15 Dezembro 2015
O agricultor José Ignácio Fernández manejava o facão num roçado quando sentiu o impacto de uma explosão. O machete que cortava o mato detonou uma granada. Os estilhaços arrancaram-lhe a mão, parte do antebraço esquerdo e penetraram também em sua perna esquerda. O acidente, ocorrido em 2006 na localidade de La Esperança, município de Carmen de Viboral, cerca de 60 quilômetros ao sul de Medellín, na Colômbia, afetou ainda a visão e a audição de Fernández.
A reportagem é de Pablo Pereira, publicada pelo jornal O Estado de S. Paulo, 13-12-2015.
Hoje, aos 57 anos, ele é uma das 11.233 vítimas – 4.293 civis – de explosões de minas abandonadas registradas até dia 4 pelo país, numa calamidade encontrada em todo o território colombiano que vai se prolongar para além do eventual acordo de paz em negociação com as Forças Armadas Revolucionárias da Colômbia (Farc). Somente neste ano, 66 pessoas foram vítimas de explosões.
“É um problema gravíssimo no país”, diz a socióloga Luz Damary Lopez, que trabalha com grupos de vítimas de minas em Cocorná, município a 80 quilômetros de Medellín, a capital de Antioquia, um dos Estados mais afetados pela tragédia dos artefatos explosivos improvisados (AEI), munição sem uso (Muse) e as minas “antipessoais” (MAP). Na manhã do sábado 14 de novembro, o Estado encontrou “Don José” em uma reunião de 12 vítimas – das 68 registradas no município – com amputações, problemas visuais e de surdez provocados por explosões acidentais, além de mães de mortos por minas, todos em busca de ajuda para reparação do rastro de desgraça do conflito armado que atormenta os colombianos desde 1948.

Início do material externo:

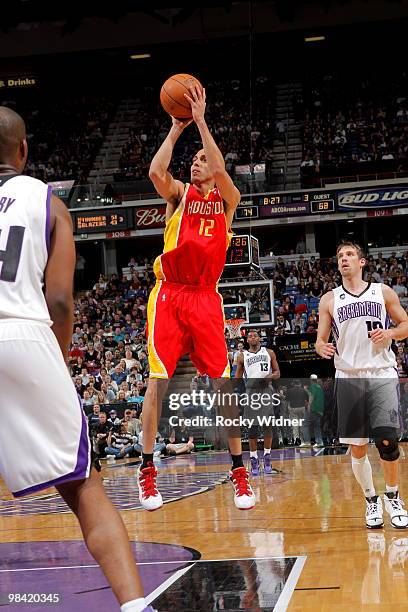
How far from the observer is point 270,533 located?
598 centimetres

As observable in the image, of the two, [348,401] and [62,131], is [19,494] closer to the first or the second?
[348,401]

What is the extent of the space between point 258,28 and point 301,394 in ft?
66.5

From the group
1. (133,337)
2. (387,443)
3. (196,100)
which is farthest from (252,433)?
(133,337)

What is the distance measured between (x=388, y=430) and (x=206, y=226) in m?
2.02

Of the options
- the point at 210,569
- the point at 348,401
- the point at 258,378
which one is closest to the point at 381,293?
the point at 348,401

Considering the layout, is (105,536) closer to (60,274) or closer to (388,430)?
(60,274)

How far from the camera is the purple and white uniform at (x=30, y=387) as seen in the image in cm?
266

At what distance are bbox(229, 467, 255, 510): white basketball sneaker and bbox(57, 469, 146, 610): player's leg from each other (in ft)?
10.5

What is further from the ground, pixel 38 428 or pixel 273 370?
pixel 38 428

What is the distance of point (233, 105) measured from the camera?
31.6 meters

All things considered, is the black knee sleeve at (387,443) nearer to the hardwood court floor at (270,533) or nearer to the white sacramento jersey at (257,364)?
the hardwood court floor at (270,533)

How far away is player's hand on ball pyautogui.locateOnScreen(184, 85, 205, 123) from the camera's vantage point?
5.63 meters

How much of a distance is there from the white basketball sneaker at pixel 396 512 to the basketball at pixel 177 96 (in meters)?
3.15

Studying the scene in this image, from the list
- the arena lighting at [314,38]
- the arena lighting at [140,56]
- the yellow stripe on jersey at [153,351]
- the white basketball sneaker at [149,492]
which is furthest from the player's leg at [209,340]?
the arena lighting at [140,56]
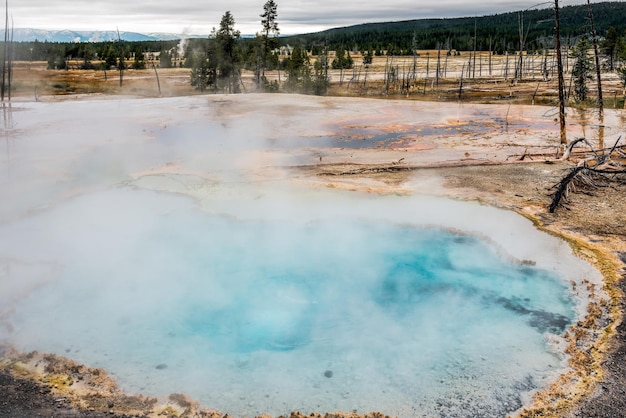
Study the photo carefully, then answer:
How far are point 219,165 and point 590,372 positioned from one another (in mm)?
10868

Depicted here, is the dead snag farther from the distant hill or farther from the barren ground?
the distant hill

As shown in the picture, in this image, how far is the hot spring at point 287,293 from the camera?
18.7ft

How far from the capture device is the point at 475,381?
5.61m

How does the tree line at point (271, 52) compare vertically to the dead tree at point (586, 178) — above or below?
above

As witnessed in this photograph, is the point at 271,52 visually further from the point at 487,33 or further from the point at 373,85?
the point at 487,33

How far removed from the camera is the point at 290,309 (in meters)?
7.36

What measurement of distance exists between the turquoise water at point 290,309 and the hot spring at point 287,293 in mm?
25

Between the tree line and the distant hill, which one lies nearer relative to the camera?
the tree line

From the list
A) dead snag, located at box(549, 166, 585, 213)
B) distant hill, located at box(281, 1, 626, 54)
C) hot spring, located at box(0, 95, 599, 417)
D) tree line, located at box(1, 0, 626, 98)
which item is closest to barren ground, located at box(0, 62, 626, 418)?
dead snag, located at box(549, 166, 585, 213)

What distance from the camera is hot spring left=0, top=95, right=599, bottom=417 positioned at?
224 inches

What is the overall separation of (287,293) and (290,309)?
18.5 inches

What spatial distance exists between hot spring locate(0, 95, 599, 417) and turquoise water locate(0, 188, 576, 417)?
25mm

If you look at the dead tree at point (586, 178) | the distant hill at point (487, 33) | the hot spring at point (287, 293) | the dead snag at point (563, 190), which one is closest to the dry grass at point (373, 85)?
the distant hill at point (487, 33)

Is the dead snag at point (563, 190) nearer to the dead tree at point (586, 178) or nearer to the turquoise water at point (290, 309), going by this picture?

A reportagem acompanhou também o trabalho de desminagem do Batalhão de Desminagem do Exército (Bides) em três campos de investigação sobre explosivos abandonados no município. Entre 2001 e 2014, o Exército colombiano fez 17.139 operações de desminagem no país e eliminou 107.461 explosivos. Documentos do Exército reconhecem a gravidade da contaminação nas 32 unidades estaduais (Bogotá, a capital, é uma unidade, como Brasília).
Na bela região montanhosa colombiana, com cascatas e rampas perfeitas para prática de esportes radicais, como parapente e asa delta, que foi cenário de intensos combates entre forças do governo, Farc, Exército de Libertação Nacional (ELN) e grupos paramilitares, o drama das vítimas de minas é contundente. Esta foi terra da guerrilha. A apenas 300 quilômetros de Cocorná está Marquetalia, uma cidadela da resistência comunista que deu origem ao Exército Popular das Farc (Farc-EP), em 1965, e até emprestou nome a um míssil da guerrilha, o Marquetalia 64.
Nos próximos dias, o presidente Juan Manuel Santos e o chefe das Farc, Timoleón Jiménez, o “Timochenko”, devem assinar um pré-acordo para a entrega das armas, abrindo outra etapa do processo de pacificação depois de 60 anos de violência. O passo seguinte dessa agenda de acertos deve ocorrer até março, com a formalização do acordo de paz. A principal dúvida que persiste hoje na Colômbia é a reação de outros grupos guerrilheiros, como o ELN, que ainda não entrou na conversa, e os grupos paramilitares. O ELN já divulgou que apoia as negociações, mas ainda não foi chamado à mesa.
Nas primeiras semanas de novembro, enquanto governo e Farc discutiam e as vítimas civis de minas reclamavam do abandono de suas dores numa escola de Cocorná, as Forças Armadas regulares continuavam a combater o ELN em zonas dos Estados de Arauca, Meta e Cauca. Em 22 de novembro, Timochenko tuitou: “Ofensiva militar e paramilitar não para”, denunciando manobras de milícias adversárias na localidade de Argelia, Estado de Cauca. As Farc estão em processo de cessar-fogo desde julho.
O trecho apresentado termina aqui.